Buscamos la senda que nos lleve nuevamente a la carretera. Es otro minimurito de 300 metros para salvar unos 70 metros de desnival. Mis patitas. Ufff, paciencia. Llegamos a la carretera. Tranquilidad...guau guau guau, no, no hay tranquilidad, unos chuchos se ponen a ladrar al líder de la Maratón. Gracias majos. Seguimos la carretera para coger la pista que salga a nuestra izquierda. Esa pista la seguiremos hasta que, nuevamente a mano izquierda, salga la más criminal de todas las subidas: el Alt del Pi.
En condiciones medionormales, no he tenido w*v*s a subirla corriendo en la vida, así que con 38 kilómetros en las piernas. Son 700 metros en los que se superan 130 metros de desnivel. Visto así, parece que exagere por mi y por todos mis compañeros, pero siempre (la he subido 4 o 5 veces) me ha parecido más dura que el minimurito anterior (que lo he subido otras dos, vamos...que la comparativa es un lujazo), en fin, no sé. Total, paciencia y para arriba. Mucha paciencia...y muy para arriba. Llegamos arriba ya más justos que todas las cosas. Además, el cansancio de piernas es evidente...y sino lo es, lo será yendo para abajo, donde cuesta horrores correr, y eso que el descenso es muy corrible. Estoy hecho una m**r...digo, estoy agotado.

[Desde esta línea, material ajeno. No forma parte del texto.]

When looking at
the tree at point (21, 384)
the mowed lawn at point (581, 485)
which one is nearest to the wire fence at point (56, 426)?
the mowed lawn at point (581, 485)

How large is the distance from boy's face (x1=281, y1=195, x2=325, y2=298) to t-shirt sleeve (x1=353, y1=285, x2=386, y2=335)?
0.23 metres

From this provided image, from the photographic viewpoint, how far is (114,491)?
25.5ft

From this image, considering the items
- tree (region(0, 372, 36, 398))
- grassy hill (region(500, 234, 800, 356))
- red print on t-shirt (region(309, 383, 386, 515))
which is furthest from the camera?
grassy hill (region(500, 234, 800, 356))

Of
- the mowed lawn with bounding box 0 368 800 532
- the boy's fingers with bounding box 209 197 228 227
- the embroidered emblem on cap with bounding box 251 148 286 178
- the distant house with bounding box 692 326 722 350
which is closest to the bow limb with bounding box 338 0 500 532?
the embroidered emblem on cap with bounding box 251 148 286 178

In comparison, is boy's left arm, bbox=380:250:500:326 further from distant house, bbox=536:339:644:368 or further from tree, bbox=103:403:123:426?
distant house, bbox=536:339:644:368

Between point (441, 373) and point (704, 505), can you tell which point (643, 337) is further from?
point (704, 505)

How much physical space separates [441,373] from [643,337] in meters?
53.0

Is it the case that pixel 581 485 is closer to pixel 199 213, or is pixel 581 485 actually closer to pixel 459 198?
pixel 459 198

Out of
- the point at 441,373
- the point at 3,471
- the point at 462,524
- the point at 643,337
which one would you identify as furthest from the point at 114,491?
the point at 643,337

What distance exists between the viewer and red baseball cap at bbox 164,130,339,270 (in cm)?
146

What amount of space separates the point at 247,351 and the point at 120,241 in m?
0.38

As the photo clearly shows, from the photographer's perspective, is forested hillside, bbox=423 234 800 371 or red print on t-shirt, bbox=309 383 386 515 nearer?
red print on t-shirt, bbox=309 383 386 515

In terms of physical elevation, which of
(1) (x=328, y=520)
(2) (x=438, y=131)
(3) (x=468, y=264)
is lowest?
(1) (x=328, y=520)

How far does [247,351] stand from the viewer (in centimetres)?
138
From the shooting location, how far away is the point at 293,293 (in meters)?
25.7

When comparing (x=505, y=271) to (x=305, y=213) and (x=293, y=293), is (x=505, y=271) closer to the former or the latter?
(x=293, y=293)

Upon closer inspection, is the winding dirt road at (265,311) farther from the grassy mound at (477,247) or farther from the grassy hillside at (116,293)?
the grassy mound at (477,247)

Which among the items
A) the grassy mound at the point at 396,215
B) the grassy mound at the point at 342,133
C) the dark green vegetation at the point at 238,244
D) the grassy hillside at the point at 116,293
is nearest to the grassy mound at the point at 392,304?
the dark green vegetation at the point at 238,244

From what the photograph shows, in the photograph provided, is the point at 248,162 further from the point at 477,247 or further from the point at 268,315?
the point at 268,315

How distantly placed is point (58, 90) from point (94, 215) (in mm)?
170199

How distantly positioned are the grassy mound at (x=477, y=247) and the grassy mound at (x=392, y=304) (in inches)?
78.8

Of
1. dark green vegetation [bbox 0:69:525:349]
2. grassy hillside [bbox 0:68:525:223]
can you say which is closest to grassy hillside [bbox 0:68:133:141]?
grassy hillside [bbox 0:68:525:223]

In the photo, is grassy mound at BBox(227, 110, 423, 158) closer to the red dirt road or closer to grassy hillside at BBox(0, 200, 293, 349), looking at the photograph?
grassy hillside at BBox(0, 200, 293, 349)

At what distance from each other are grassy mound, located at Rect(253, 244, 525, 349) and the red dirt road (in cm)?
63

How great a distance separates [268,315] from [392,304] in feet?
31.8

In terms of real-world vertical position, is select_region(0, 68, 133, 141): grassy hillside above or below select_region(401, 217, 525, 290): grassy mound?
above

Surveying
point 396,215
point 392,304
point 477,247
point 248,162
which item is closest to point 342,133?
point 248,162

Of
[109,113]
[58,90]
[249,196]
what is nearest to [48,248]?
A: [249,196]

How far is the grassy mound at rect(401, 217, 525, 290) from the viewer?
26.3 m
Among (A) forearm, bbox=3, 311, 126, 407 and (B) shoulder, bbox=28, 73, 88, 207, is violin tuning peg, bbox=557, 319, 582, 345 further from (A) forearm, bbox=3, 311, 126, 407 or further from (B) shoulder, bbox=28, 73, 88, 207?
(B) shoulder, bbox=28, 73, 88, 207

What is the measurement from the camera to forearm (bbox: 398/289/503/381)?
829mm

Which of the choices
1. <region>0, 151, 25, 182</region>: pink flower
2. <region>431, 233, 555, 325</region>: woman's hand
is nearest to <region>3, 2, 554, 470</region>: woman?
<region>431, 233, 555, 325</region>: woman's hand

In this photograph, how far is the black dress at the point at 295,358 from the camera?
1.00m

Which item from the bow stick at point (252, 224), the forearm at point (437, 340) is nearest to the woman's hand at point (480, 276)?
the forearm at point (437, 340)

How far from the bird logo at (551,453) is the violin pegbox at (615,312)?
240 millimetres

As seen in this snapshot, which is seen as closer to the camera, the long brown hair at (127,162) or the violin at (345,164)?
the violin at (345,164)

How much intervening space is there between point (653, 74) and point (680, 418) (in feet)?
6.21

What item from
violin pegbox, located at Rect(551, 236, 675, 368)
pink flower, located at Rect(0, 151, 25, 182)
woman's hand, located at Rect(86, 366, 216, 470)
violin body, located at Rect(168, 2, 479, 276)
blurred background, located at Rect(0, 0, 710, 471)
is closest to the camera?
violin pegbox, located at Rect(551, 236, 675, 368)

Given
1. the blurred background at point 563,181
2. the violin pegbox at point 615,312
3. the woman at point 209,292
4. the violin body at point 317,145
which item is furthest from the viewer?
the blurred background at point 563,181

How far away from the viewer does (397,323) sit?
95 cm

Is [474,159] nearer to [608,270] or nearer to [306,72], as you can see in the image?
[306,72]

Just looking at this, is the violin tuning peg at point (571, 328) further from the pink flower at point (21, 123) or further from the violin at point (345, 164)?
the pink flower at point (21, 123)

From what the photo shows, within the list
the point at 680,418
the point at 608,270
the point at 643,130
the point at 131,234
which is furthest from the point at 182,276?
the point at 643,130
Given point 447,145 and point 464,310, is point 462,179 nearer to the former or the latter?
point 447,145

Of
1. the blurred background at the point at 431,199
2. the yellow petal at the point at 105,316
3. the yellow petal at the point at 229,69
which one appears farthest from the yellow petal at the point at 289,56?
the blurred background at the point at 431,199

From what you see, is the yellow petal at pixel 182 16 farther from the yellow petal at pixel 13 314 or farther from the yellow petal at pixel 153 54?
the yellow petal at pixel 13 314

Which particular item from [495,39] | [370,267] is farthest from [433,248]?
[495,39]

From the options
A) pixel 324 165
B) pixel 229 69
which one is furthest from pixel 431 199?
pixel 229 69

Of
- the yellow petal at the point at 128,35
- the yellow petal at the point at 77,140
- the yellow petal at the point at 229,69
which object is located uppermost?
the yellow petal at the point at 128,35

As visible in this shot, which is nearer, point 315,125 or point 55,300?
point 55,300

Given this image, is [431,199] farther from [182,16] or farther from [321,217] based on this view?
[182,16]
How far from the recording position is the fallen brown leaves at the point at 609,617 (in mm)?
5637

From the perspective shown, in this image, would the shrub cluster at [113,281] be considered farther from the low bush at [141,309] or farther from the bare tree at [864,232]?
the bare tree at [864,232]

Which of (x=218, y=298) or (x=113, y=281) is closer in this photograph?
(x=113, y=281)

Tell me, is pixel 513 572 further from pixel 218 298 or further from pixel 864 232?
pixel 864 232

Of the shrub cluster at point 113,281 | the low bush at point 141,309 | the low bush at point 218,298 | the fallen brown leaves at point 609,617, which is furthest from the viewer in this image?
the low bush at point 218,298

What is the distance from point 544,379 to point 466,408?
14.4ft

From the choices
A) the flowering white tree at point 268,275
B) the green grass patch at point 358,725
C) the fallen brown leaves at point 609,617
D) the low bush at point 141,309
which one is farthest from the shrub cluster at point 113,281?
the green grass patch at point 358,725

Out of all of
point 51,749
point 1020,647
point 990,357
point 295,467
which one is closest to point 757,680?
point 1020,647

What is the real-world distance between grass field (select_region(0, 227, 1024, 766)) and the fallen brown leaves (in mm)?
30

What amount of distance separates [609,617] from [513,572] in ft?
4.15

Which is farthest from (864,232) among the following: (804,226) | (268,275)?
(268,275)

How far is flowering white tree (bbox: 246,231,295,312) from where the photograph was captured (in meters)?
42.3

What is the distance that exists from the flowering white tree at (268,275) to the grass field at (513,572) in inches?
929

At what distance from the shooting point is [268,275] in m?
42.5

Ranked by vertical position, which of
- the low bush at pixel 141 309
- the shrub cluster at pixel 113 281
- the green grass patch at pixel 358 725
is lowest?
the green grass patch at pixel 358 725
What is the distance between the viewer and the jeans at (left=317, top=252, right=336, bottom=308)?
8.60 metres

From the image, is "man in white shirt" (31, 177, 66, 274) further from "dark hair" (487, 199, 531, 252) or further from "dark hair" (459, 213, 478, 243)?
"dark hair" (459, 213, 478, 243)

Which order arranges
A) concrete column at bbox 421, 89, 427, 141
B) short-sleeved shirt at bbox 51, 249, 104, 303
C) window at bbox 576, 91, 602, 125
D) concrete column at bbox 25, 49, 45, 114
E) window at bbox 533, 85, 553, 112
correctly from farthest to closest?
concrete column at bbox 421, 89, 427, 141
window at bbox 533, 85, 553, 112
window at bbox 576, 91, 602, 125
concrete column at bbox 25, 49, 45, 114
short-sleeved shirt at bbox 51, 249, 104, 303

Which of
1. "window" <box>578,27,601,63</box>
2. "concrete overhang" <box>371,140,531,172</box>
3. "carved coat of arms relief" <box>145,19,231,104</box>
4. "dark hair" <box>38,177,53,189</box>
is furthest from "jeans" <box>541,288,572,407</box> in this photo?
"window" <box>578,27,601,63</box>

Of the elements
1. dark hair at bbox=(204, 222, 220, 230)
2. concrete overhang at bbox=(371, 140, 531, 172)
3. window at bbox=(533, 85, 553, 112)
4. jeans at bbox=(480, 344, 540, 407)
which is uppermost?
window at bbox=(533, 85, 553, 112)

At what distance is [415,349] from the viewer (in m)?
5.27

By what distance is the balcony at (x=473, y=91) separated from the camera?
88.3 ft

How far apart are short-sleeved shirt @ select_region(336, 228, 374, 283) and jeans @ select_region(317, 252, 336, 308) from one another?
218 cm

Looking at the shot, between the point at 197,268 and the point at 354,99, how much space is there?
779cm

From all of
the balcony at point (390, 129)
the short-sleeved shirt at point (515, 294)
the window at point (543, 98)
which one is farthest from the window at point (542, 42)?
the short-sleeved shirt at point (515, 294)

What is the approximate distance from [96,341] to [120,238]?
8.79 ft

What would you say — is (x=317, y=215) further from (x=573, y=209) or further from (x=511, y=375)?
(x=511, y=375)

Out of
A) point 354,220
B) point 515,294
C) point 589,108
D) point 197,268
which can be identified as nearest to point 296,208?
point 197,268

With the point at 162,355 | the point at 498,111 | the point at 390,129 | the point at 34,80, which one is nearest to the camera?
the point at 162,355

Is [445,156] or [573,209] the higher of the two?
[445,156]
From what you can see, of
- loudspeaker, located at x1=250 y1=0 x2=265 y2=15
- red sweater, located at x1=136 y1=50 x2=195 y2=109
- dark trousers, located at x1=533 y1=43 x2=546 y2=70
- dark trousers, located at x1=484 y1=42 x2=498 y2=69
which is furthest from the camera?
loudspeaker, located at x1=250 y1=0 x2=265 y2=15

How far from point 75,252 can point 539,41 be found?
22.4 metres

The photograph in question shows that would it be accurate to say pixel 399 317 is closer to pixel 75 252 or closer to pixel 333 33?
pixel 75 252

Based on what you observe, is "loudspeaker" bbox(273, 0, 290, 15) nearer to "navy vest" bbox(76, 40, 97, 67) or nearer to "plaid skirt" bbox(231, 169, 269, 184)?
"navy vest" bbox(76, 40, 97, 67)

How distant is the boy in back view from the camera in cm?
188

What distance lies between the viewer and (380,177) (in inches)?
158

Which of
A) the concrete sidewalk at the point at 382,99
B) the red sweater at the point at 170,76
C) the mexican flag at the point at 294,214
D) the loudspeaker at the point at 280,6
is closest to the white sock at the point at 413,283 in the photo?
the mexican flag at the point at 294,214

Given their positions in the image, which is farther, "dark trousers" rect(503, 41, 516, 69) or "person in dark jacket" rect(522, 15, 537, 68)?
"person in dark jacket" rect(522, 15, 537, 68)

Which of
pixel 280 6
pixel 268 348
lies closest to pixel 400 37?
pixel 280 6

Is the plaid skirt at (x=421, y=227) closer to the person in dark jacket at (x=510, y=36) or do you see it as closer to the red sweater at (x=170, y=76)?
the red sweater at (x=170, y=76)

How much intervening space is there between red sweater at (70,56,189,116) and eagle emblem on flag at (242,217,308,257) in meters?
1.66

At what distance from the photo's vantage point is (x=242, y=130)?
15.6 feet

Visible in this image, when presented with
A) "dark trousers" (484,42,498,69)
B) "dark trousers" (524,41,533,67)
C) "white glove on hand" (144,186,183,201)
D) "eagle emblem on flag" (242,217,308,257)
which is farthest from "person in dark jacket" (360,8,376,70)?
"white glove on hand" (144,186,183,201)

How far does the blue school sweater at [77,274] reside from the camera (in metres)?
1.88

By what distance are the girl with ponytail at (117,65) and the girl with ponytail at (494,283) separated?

Así que buscamos el Castillo de Serra dando la mayor de las penas. "Hola, estoy hecho una ruina, vengo a conquistar este Castillo", menos mal que no había nadie. Así que la invasión es, más o menos, sencilla. Una vez conquistado el Castillo, el lumbreras del Organizador se lució. Menuda bajada de morirse!!!. Con las piernas reventadas y tal, nos plantamos en una bajada de piedra suelta -la bajada del k25- que no había donde cogerse ni virgenes a las que encomendarse ni nada. Puffff. Casi que mejor no lo recuerdo. Además, en este momento se da una de las circunstancias más pseudopatéticas de la historia...y ésta no es otra que intentar bajar de los 42 kmos en 6 horas. La visión debió ser terrorífica, pero ver a un buen mozo (que bien me vendo cuando quiero) bajando tal cual bennyhill apresurado por el reloj...en fin, olvidable perfectamente.
En esta bajada, por cierto, se alcanzan los 42,195 kmos. Por tanto, cualquier sitio es bueno para pensar en parar, acabar y tal. Como la bajada da a la pista de subida al Castillo, y esta pista, en Serra, acaba en una plaza bastante maja, decido -unilateralmente, sin contar con los patrocinadores ni nada- acabar ahí el Maratón con unos datos para la posteridad:
Participantes: 1.
Distancia: 42,520 kilómetros.
Desnivel: 2121 positivos y 2146 negativos
Desnivel total: 4267 metros.
Tiempo: 6:06:09
Homenajeadas: zapatillas Mizuno pierdetacos y despegasuelas.